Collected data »
================

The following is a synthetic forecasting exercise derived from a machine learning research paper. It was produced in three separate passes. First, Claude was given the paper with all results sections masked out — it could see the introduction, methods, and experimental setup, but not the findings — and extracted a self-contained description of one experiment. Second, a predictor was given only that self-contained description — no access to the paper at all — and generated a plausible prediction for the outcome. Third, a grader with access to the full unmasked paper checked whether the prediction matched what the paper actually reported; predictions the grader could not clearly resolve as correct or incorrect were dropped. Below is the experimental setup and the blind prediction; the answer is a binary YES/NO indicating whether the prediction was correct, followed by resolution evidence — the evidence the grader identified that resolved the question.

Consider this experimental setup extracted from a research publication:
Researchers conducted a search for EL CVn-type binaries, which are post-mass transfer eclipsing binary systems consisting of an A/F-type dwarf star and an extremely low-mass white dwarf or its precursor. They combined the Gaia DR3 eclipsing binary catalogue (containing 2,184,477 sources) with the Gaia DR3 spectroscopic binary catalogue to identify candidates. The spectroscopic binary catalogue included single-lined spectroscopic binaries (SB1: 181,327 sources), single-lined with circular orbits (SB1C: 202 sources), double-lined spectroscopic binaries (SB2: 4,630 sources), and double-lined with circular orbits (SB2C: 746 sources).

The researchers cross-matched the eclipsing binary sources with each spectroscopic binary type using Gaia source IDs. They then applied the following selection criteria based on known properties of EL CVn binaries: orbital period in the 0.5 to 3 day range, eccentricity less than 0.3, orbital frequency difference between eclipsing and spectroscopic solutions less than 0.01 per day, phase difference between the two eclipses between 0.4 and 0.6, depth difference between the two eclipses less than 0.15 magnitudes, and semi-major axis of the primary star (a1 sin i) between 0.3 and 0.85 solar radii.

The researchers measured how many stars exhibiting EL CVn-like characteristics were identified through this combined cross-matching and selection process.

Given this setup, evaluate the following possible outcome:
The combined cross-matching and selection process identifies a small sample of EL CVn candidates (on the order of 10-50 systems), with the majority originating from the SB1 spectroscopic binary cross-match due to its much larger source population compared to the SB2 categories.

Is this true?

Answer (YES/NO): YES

================

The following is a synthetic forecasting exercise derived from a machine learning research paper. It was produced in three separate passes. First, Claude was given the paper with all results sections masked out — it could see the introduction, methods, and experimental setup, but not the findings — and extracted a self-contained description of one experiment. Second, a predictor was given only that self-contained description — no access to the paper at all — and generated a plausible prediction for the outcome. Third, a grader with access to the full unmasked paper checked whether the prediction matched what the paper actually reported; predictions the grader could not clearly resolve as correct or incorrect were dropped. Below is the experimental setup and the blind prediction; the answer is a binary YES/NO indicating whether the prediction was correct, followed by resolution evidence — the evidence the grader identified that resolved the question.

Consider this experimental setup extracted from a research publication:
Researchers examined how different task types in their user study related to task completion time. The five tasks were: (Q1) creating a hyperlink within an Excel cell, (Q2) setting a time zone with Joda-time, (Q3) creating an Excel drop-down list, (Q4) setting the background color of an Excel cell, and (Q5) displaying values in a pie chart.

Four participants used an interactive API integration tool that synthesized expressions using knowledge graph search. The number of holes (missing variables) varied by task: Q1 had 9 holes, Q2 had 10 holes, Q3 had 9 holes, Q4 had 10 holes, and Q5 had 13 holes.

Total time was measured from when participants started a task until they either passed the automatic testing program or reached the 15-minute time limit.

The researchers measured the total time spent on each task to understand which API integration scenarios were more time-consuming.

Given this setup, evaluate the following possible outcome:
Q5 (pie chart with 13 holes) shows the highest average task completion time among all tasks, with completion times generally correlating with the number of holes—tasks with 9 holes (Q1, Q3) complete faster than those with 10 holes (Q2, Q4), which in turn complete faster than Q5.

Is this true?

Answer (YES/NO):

================

Each line above with the string "cross" should be reported in full.

TASK ANSWER »
The researchers cross-matched the eclipsing binary sources with each spectroscopic binary type using Gaia source IDs. They then applied the following selection criteria based on known properties of EL CVn binaries: orbital period in the 0.5 to 3 day range, eccentricity less than 0.3, orbital frequency difference between eclipsing and spectroscopic solutions less than 0.01 per day, phase difference between the two eclipses between 0.4 and 0.6, depth difference between the two eclipses less than 0.15 magnitudes, and semi-major axis of the primary star (a1 sin i) between 0.3 and 0.85 solar radii.
The researchers measured how many stars exhibiting EL CVn-like characteristics were identified through this combined cross-matching and selection process.
The combined cross-matching and selection process identifies a small sample of EL CVn candidates (on the order of 10-50 systems), with the majority originating from the SB1 spectroscopic binary cross-match due to its much larger source population compared to the SB2 categories.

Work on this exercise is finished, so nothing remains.